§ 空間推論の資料
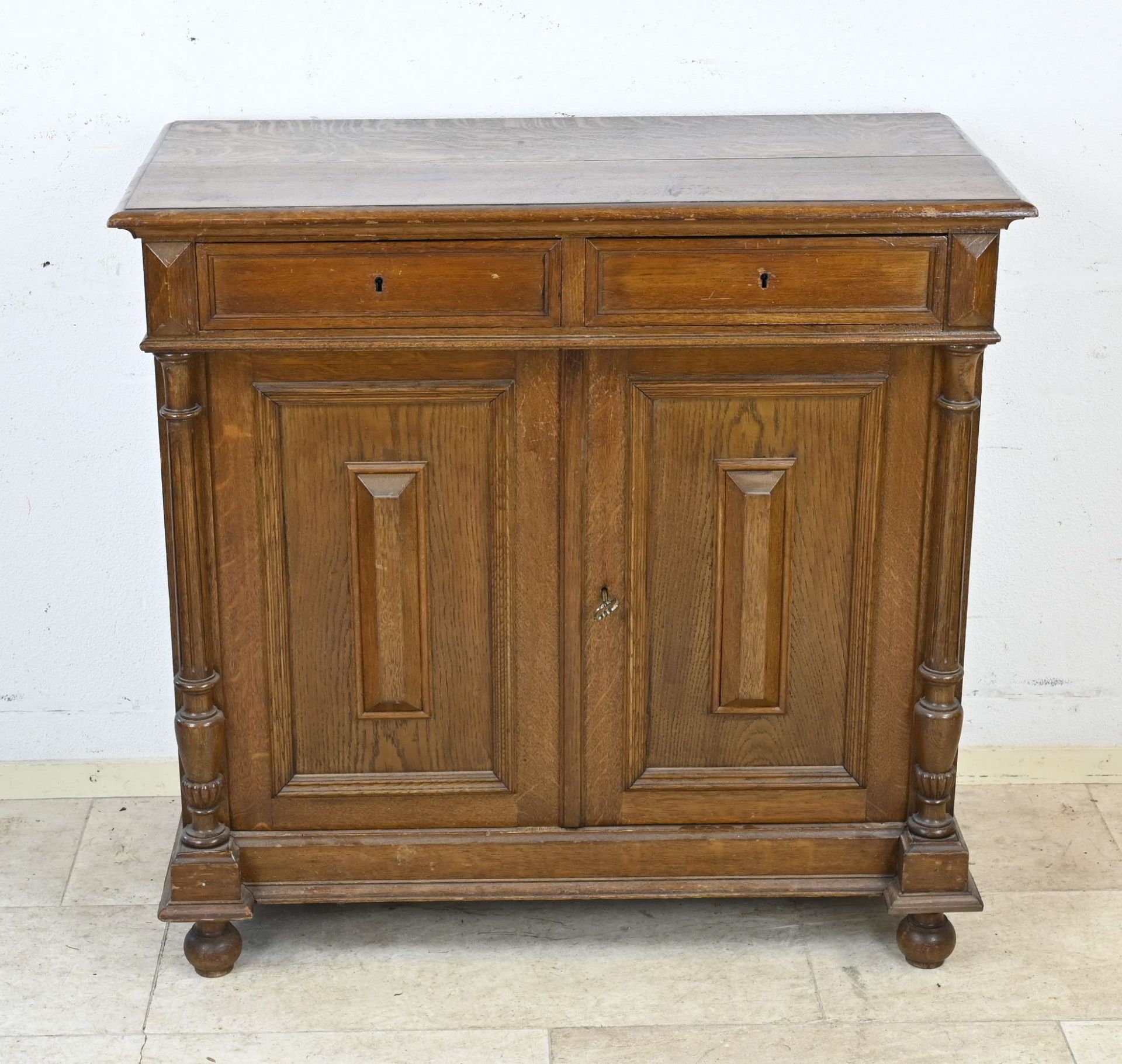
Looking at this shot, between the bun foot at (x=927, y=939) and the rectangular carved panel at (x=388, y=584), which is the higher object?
the rectangular carved panel at (x=388, y=584)

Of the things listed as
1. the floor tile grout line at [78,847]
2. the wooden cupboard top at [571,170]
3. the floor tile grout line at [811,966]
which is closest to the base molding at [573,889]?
the floor tile grout line at [811,966]

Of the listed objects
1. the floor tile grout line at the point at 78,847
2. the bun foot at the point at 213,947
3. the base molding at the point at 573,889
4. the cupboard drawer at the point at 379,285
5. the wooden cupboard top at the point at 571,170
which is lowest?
the floor tile grout line at the point at 78,847

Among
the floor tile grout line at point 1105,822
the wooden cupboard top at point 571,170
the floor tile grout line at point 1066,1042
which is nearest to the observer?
the wooden cupboard top at point 571,170

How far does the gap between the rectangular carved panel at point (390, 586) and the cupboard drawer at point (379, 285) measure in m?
0.24

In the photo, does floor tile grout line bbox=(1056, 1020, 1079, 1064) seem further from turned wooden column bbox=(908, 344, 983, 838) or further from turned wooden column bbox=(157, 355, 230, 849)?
turned wooden column bbox=(157, 355, 230, 849)

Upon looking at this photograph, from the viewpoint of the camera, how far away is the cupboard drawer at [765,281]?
2.37 meters

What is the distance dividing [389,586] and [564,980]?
672 millimetres

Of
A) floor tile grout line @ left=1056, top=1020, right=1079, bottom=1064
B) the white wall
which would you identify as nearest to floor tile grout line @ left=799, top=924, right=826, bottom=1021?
floor tile grout line @ left=1056, top=1020, right=1079, bottom=1064

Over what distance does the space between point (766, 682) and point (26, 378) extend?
1.35m

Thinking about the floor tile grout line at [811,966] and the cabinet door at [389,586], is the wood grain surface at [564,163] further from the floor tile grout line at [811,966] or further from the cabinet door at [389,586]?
the floor tile grout line at [811,966]

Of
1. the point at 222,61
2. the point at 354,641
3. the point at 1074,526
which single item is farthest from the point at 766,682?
the point at 222,61

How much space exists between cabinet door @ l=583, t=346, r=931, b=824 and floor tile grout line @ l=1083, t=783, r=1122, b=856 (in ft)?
1.95

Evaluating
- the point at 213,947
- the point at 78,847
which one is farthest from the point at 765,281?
the point at 78,847

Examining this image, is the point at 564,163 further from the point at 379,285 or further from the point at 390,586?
the point at 390,586
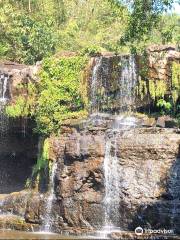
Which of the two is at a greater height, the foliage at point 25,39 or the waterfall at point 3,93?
the foliage at point 25,39

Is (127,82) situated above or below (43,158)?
above

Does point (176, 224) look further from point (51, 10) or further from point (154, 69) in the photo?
point (51, 10)

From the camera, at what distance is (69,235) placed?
1598cm

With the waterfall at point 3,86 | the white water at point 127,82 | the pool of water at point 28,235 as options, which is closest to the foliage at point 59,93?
the white water at point 127,82

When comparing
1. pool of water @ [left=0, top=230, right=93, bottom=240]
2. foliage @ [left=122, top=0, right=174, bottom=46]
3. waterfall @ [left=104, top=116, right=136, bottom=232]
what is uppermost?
foliage @ [left=122, top=0, right=174, bottom=46]

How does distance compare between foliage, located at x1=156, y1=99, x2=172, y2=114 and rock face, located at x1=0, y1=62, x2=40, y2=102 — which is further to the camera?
rock face, located at x1=0, y1=62, x2=40, y2=102

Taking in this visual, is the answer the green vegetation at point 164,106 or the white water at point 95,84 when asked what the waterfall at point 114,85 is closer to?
the white water at point 95,84

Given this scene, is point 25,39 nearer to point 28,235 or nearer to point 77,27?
point 77,27

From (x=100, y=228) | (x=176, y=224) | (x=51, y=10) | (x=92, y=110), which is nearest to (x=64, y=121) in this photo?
(x=92, y=110)

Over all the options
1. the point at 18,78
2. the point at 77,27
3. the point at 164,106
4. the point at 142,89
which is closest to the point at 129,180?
the point at 164,106

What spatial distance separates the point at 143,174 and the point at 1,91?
32.4ft

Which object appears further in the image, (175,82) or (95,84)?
(95,84)

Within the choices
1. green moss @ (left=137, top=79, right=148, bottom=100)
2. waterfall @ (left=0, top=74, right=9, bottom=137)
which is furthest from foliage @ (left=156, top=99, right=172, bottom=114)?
waterfall @ (left=0, top=74, right=9, bottom=137)

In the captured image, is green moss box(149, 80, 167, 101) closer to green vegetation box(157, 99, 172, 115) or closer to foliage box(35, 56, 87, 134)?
green vegetation box(157, 99, 172, 115)
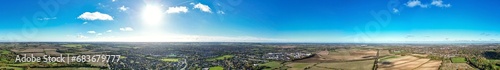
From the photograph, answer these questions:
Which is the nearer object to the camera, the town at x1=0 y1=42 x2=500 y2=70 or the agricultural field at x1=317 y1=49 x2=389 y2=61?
the town at x1=0 y1=42 x2=500 y2=70

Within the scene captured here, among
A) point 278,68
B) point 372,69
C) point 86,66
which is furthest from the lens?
point 86,66

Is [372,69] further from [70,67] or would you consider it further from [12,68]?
[12,68]

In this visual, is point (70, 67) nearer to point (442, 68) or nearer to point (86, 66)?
point (86, 66)

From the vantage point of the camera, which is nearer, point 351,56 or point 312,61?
point 312,61

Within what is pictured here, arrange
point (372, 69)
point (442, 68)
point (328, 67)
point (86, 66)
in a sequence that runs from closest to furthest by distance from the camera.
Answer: point (442, 68) < point (372, 69) < point (328, 67) < point (86, 66)

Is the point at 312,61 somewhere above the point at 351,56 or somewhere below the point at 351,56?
below

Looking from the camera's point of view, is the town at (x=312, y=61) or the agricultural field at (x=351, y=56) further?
the agricultural field at (x=351, y=56)

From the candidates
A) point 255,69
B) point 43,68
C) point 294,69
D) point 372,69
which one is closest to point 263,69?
point 255,69

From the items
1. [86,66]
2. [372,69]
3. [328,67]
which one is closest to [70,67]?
[86,66]

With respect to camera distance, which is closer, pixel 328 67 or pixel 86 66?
pixel 328 67
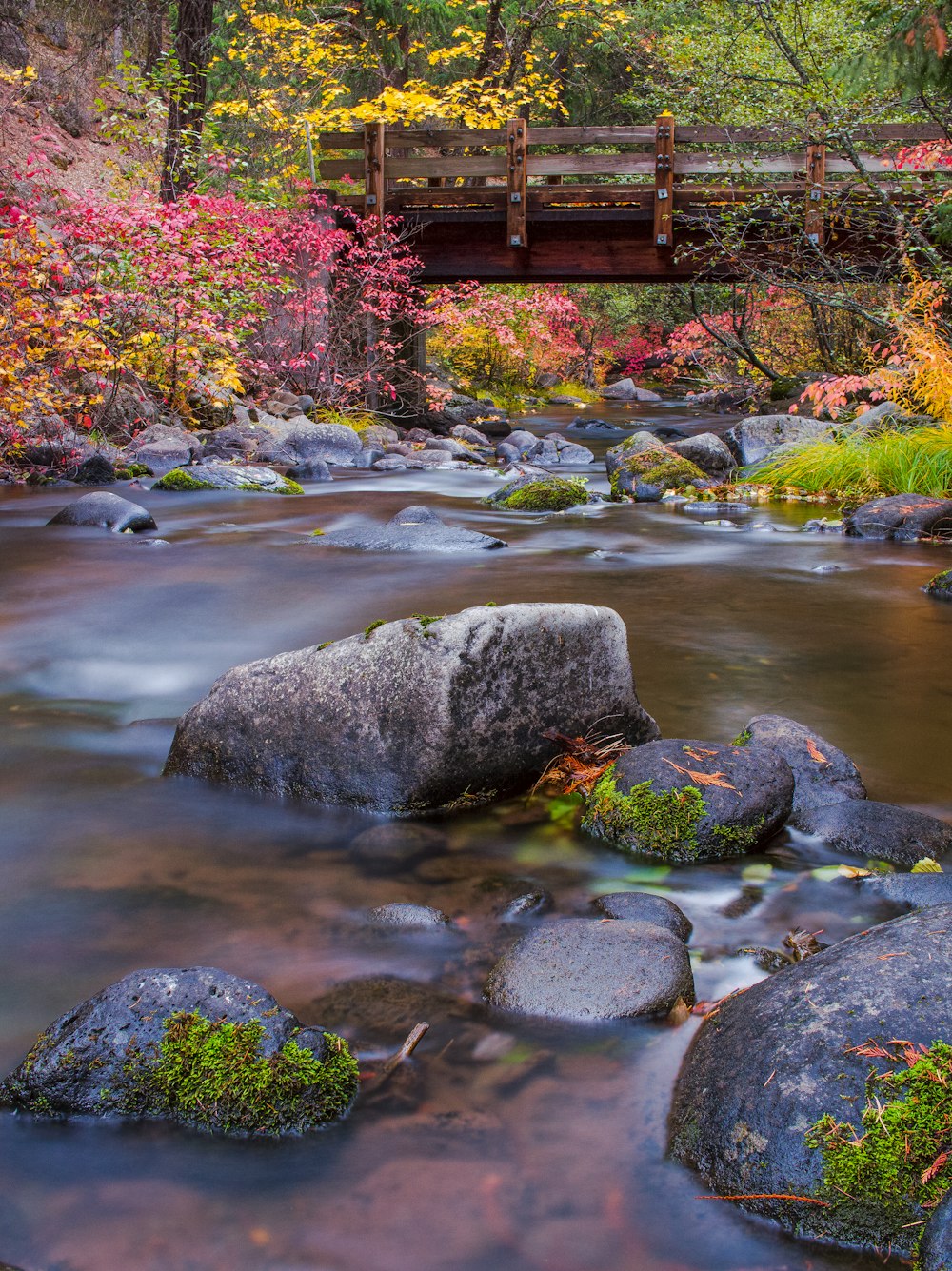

§ 課題概要
資料の冒頭から「672 millimetres」を含む行まで（当該行を含む）を、「cupboard drawer」を「cabinet drawer」に書き換え、その他は一切変えずに記してください。画像は解答に含めないでください。

§ 解答全文
Looking at this shot, between the bun foot at (x=927, y=939) and the rectangular carved panel at (x=388, y=584), which is the higher object?
the rectangular carved panel at (x=388, y=584)

Of the things listed as
1. the floor tile grout line at [78,847]
2. the wooden cupboard top at [571,170]
3. the floor tile grout line at [811,966]
which is closest to the base molding at [573,889]?
the floor tile grout line at [811,966]

Of the listed objects
1. the floor tile grout line at the point at 78,847
2. the bun foot at the point at 213,947
3. the base molding at the point at 573,889
4. the cabinet drawer at the point at 379,285
5. the wooden cupboard top at the point at 571,170
which is lowest?
the floor tile grout line at the point at 78,847

Among
the floor tile grout line at point 1105,822
the wooden cupboard top at point 571,170
the floor tile grout line at point 1066,1042
which is nearest to the observer?
the wooden cupboard top at point 571,170

How far does the gap between the rectangular carved panel at point (390, 586) and the cabinet drawer at point (379, 285) measure in m?
0.24

In the photo, does floor tile grout line bbox=(1056, 1020, 1079, 1064) seem further from turned wooden column bbox=(908, 344, 983, 838) or further from turned wooden column bbox=(157, 355, 230, 849)?
turned wooden column bbox=(157, 355, 230, 849)

Upon looking at this photograph, from the viewpoint of the camera, how far away is the cabinet drawer at [765,281]?
2.37 meters

What is the distance dividing [389,586] and [564,980]?
672 millimetres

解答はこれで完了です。